## START QUOTED TEXT

As the 2011 effective date of the new tax rules draws nearer, each remaining fund will need to determine whether the trust structure continues to maximize value for unitholders. As a result there are a number of principal legal issues that arise in the context of an income fund M&A transaction.
Structure
Two structures are typically used for an income fund acquisition. The first is an acquisition of units from unitholders. This is accomplished by the buyer signing a support agreement with the fund and making a public takeover bid to all holders. In the support agreement, the trustees agree to support the bid by recommending the transaction to unitholders.
This structure can be attractive to the fund’s trustees. The documentation is prepared by the bidder with a trustees’ circular prepared by the fund. The change of control that results from the transaction is unlikely to trigger consent requirements under most contracts, and as a result, third-party cooperation is generally not required. Finally, the task of securing unitholder support falls to the acquiror and the transaction requires reduced involvement from the fund or the trustees once it has been announced.
Where more than 90% of unitholders tender to the offer, most declarations of trust will permit the compulsory acquisition of units not tendered following a takeover bid without the necessity of a unitholder meeting. Where more than 66.7% of the units of a fund are tendered to the offer, the bidder will still be able, in most cases, to do a second-step squeeze transaction without the necessity of a unitholder meeting. Where the second-step squeeze transaction can be effected without a meeting, an acquisition by way of takeover bid can generally be completed in about 60 days from the signing of a support agreement (allowing for some time to prepare the circular).

## END QUOTED TEXT
## START GIVEN DATA

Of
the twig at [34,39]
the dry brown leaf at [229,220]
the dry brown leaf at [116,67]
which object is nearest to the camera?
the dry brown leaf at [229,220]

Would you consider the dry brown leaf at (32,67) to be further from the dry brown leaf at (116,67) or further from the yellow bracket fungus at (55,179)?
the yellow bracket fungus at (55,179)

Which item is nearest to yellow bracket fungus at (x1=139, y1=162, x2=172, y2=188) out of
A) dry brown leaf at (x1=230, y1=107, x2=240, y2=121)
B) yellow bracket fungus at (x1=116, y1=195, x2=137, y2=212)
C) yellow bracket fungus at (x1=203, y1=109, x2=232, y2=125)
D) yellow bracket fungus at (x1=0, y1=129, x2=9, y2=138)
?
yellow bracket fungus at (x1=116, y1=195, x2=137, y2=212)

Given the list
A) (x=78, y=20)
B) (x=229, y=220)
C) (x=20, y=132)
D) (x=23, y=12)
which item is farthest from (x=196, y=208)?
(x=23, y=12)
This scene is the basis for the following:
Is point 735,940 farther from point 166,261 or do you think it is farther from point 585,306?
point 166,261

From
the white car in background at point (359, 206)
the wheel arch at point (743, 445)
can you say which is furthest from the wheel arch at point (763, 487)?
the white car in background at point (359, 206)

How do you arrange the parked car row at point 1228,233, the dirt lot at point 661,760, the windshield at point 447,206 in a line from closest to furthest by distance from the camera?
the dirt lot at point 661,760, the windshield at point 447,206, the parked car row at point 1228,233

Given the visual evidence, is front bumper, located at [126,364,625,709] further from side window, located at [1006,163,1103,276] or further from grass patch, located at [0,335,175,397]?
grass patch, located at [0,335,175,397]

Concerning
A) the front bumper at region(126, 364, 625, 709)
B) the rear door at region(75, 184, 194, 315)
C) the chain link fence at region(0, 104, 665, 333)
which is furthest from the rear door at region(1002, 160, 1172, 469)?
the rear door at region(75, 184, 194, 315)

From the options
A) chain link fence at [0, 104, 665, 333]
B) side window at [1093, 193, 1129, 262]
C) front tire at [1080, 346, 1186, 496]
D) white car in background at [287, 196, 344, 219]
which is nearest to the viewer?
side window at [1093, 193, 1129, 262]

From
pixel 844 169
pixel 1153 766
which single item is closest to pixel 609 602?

## END GIVEN DATA

# SET TASK A
In the passage on income fund acquisitions, change "acquiror" to "purchaser" and give that stretch again, beginning at the words "This structure can" and stopping after "has been announced.".
# SET TASK B
Decide whether each statement agrees with the passage on income fund acquisitions, answering yes or no and quoting the words of the passage that decide it.
(i) In the support agreement, the trustees recommend the transaction to unitholders.
(ii) The fund prepares the documentation for the takeover bid.
(iii) Where more than 90% of unitholders tender, most declarations of trust require a unitholder meeting before units not tendered can be compulsorily acquired.
# SET TASK C
Resume the passage on income fund acquisitions, picking up after its last sentence.

# TASK RESULT A
This structure can be attractive to the fund’s trustees. The documentation is prepared by the bidder with a trustees’ circular prepared by the fund. The change of control that results from the transaction is unlikely to trigger consent requirements under most contracts, and as a result, third-party cooperation is generally not required. Finally, the task of securing unitholder support falls to the purchaser and the transaction requires reduced involvement from the fund or the trustees once it has been announced.

# TASK RESULT B
(i) Yes: "the trustees agree to support the bid by recommending the transaction to unitholders."
(ii) No: "The documentation is prepared by the bidder with a trustees’ circular prepared by the fund."
(iii) No: "most declarations of trust will permit the compulsory acquisition of units not tendered following a takeover bid without the necessity of a unitholder meeting."

# TASK RESULT C
The second structure, and one that can be appealing to buyers, is to purchase the underlying assets of a fund. In the case of the older Fund on Corp. structures, that will mean purchasing the shares and debt of the corporation “beneath” the fund. In the case of the Fund on Fund on LP structures, that will mean purchasing the limited partnership. Following the purchase, the proceeds are distributed to unitholders and the fund is wound up.
To execute the second structure, a unitholder meeting is held to obtain approval (generally by 66.7% of unitholders) for the sale of all or substantially all the assets of the fund. In this structure, the documentation burden falls on the fund, which must prepare and pay the costs of mailing an information circular to the unitholders and holding the meeting. If there is to be a rolldown of assets into a vehicle to be purchased, this could trigger consent requirements under assignment clauses in contracts. Depending on those consent requirements, an acquisition by way of purchasing assets can also generally be completed in about 60 days from the signing of a purchase agreement. If one allows time up front for due diligence and for the negotiation of acquisition documentation (this part of the process is elastic in terms of timing), this means an income fund acquisition is generally a four- to five-month proposition pillar to post (although it will be longer if the upfront period for diligence and negotiation is longer).
The timetables for completing a takeover bid and an asset purchase are similar, especially when the second-step transaction can be completed without a meeting in the case of a takeover bid. Given these factors, the choice of structure will, in most cases, be driven by the buyer’s tax considerations, with factors such as consent requirements being important subsidiary concerns.
Risk allocation
Because trustees will want to resign immediately post-closing and distribute all proceeds received, they will have limited appetite for post-closing obligations. As a result, some of the conventional conditions that might be available on a private M&A deal generally are not workable in the income fund context. For example, holdbacks and earn-outs will be difficult to make work because unitholders expect their cash in one lump sum. Post-closing adjustments, such as working capital adjustments, are also generally not workable for the fund, because once money has been distributed, there is no one with whom to make the adjustment. Although representations and warranties from the operating company may provide disclosure, they are of no risk-allocation value because the buyer will own the entity that has given the representation. All of this puts a premium on comprehensive due diligence that covers the period up to or near closing and drives buyers to price in risks up front.
Deal-protection issues
Deal-protection mechanisms on public M&A transactions balance the buyer’s desire to commit to its transaction against the seller’s duty to be able to respond to superior offers.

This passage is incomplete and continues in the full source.